In the darkness before dawn this morning, the Mexican marines stormed into the house in northwestern Mexican city of Los Mochis, confronting drug cartel gunmen armed with a grenade launcher and 50-caliber machine guns.
They shot five dead, but the central target, the drug kingpin Joaquin “El Chapo,” Guzman, appeared to have escaped through the back, possibly through a drain.
After Guzman and some associates reportedly highjacked a car, the owner contacted the police, which led the marines to a nearby hotel.
The marines burst into a room to surprise the 58-year-old drug lord, filthy and exhausted from his time on the run. Guzman surrendered.
The marines had recaptured the world’s most wanted drug trafficker, six months after his escape from Mexico’s top security prison, giving a much-needed victory to President Enrique Pena Nieto. “Mission Accomplished,” Pena Nieto wrote in a tweet after news of the operation became public. “We have him.”
The recapture of Guzman is the latest and most important in a series of major busts and takedowns by the Mexican marines who, trained by the U.S. military and working closely with American agents, have become an elite force in the nation’s drug war.
During the drug war, which has stretched on for a decade, the marines have made major seizures of cocaine, ripped up meth labs and shot dead or arrested more than a drug dozen kingpins. And they have already caught Guzman twice.
The drug lord had first escaped prison in 2001 and remained on the lam for 13 years before the marines nabbed him in the seaside resort of Mazatlan in 2014. He was in prison for almost a year and a half when he escaped again last July, embarrassing Pena Nieto.
“The Mexican marines have really stepped up in this battle,” said Mike Vigil, the former head of international operations for the U.S. Drug Enforcement Administration (DEA), who has worked with the Mexican marines as a security consultant. “They are more college educated than the regular soldiers. They have better intelligence and this can lead to more surgical operations.”
At least some of that is due to American help. U.S. diplomatic cables, made public by Wikileaks, detail how the marines were “extensively trained” with the U.S. Northern Command, the Pentagon’s joint operations center in Colorado, which focuses on North America.
While Mexico has mobilized up to 96,000 regular soldiers to fight the cartels, along with 37,000 federal police, there have been just 16,000 marines in the field. But those marines have been involved in many of the most high-profile operations.

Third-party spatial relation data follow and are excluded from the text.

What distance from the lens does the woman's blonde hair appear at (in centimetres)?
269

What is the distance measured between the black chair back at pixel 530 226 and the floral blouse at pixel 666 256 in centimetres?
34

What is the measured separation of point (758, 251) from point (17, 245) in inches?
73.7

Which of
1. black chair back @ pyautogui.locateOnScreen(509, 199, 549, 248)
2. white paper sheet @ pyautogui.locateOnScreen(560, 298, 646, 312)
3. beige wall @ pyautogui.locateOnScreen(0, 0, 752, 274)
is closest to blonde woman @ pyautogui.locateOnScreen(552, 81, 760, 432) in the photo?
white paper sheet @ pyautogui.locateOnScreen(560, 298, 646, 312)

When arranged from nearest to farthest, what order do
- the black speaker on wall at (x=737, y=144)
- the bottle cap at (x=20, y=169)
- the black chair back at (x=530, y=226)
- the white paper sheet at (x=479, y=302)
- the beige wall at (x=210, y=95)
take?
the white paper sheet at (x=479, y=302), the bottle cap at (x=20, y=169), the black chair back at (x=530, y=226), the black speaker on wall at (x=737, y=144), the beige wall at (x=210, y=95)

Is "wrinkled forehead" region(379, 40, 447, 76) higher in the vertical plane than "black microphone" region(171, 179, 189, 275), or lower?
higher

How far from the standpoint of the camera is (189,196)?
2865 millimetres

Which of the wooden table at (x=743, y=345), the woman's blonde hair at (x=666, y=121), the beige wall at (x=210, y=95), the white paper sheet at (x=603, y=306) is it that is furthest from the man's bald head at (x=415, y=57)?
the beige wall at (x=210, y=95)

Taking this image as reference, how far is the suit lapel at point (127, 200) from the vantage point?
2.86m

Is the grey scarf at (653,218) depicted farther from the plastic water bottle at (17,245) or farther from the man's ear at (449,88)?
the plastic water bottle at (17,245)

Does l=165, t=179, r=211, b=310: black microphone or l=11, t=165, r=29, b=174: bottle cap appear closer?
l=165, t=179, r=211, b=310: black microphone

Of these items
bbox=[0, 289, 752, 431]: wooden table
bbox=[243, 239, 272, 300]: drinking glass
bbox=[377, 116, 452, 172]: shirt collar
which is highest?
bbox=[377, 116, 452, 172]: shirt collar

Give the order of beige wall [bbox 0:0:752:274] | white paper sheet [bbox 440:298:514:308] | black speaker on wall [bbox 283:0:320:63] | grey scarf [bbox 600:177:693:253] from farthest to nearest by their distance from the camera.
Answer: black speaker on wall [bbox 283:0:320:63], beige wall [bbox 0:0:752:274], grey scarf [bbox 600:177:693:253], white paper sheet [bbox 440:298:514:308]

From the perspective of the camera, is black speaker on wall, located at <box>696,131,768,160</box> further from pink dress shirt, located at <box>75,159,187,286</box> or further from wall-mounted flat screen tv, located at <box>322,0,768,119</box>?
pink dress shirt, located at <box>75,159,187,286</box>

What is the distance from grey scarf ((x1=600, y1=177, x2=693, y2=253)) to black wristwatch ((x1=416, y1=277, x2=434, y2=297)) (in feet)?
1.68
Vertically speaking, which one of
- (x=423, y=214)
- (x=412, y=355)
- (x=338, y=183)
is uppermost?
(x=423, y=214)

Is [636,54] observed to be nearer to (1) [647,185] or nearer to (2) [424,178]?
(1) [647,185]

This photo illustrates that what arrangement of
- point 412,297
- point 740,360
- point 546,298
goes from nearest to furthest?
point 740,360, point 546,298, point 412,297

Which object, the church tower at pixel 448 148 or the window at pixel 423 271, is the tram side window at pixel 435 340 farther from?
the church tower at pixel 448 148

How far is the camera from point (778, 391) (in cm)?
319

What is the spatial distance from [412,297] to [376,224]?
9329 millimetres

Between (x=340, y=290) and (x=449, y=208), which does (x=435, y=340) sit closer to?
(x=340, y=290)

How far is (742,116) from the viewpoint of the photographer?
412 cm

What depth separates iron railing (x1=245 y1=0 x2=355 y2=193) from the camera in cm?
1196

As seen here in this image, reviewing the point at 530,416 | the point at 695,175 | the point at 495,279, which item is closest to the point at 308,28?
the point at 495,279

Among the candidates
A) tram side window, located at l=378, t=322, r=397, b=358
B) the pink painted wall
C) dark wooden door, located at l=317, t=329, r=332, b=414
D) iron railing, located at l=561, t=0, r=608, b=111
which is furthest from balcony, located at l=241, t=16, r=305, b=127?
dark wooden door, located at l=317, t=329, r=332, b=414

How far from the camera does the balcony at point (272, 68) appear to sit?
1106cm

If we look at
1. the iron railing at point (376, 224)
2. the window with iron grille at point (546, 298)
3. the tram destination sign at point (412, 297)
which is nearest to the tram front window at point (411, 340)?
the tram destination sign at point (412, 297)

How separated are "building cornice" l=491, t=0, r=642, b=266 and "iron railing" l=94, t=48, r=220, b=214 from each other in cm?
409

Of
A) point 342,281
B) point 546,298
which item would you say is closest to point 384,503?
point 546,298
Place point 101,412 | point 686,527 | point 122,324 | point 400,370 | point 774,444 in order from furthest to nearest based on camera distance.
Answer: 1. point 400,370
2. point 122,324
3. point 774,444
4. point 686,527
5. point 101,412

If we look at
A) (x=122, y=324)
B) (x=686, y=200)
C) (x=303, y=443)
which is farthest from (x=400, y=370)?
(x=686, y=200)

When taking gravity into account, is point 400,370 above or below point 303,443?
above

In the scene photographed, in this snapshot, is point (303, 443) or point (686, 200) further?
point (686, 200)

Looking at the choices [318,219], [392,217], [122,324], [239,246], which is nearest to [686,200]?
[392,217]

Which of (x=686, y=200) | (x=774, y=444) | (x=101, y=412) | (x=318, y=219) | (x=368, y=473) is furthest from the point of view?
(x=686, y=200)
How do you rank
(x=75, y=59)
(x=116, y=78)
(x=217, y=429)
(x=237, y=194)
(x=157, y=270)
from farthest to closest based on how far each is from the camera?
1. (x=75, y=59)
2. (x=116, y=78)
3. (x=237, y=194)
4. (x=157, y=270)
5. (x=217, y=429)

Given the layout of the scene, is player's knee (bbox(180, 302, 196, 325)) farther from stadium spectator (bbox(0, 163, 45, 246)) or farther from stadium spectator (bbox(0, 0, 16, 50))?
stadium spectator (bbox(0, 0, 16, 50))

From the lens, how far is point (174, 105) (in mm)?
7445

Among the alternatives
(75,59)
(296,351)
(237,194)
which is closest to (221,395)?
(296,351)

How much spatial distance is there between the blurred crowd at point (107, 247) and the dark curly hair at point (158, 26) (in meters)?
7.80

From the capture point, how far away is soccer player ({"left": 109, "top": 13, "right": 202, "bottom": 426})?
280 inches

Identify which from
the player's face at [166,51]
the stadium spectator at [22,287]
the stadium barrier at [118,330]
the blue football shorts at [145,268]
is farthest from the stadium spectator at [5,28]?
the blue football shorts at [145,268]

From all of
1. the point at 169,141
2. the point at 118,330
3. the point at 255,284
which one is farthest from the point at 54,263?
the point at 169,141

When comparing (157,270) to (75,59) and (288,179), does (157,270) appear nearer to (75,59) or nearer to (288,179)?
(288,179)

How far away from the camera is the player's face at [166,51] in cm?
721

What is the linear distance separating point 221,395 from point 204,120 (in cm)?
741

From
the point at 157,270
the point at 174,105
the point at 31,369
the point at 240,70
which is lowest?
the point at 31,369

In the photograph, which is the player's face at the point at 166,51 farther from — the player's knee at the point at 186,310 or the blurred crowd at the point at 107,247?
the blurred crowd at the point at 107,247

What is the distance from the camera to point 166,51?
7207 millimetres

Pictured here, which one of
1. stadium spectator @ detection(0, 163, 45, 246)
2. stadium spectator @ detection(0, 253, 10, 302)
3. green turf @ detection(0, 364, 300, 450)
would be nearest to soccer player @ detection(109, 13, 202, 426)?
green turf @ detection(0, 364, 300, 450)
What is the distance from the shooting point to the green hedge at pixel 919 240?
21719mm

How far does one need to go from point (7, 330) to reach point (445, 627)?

In 2007, they stormed a ship docked by the port of Manzanillo to seize 23,562 kilo bricks of cocaine. It was almost certainly the biggest cocaine seizure ever, worth more than $2 billion on the streets of the United States.
Despite the name, the marines spend most of their time on dry land.
They often engage in raging firefights with heavily-armed cartel killers.
In one battle in Nov. 2010 in the border city of Matamoros, Mexican marines carried out a firefight for eight hours in which cartel operatives threw more than 300 grenades at them. Three marines, a regular soldier and four cartel operatives died, including their target, the Gulf Cartel boss Antonio Ezequiel Cárdenas, alias Tony Tormenta.
In another battle in 2009, marines used DEA intelligence to track down drug trafficker Arturo Beltran Leyva, known as “the Beard,” a former associate turned rival of Guzman, to an apartment in the spa town of Cuernavaca.
They shot dead the kingpin and four of his cohorts, winning praise from the U.S. embassy.
“The successful operation against ABL (Arturo Beltran Leyva) comes on the heels of an aggressive SEMAR (marines) effort in Monterrey against Zeta forces and highlights its emerging role as a key player in the counternarcotics fight,” it said in a diplomatic cable to Washington following that battle.
“SEMAR (the marines) is well-trained, well-equipped, and has shown itself capable of responding quickly to actionable intelligence. Its success puts the army in the difficult position of explaining why it has been reluctant to act on good intelligence and conduct operations against high-level targets.”
The marines’ successes have not been without great cost—for the soldiers and their families.
After a marine was killed in the takedown of Beltran Leyva, the Mexican government made the mistake of giving the dead soldier a public funeral with a gun salute—which meant he could be identified.
Cartel killers took revenge at a candle-lit vigil for the marine in Tabasco state. They murdered his mother, brother, sister and aunt. On another occasion, members of the Zetas kidnapped four marines in Veracruz state, and tortured and killed them on video.
Despite their losses, the marines have racked up victories, the most notable of which is the recapture of Guzman. The operation surely provides immense relief for Pena Nieto after Guzman’s embarrassing escape in July, in which the drug lord reportedly left his cell through a mile-long tunnel equipped with electric lights and air vents.
A smiling Pena Nieto was on hand to announce today’s arrest, saying it vindicated Mexico’s beleaguered security forces. “Our institutions have shown one more time that citizens can trust in them,” Pena Nieto said. “They can fulfill their mission.”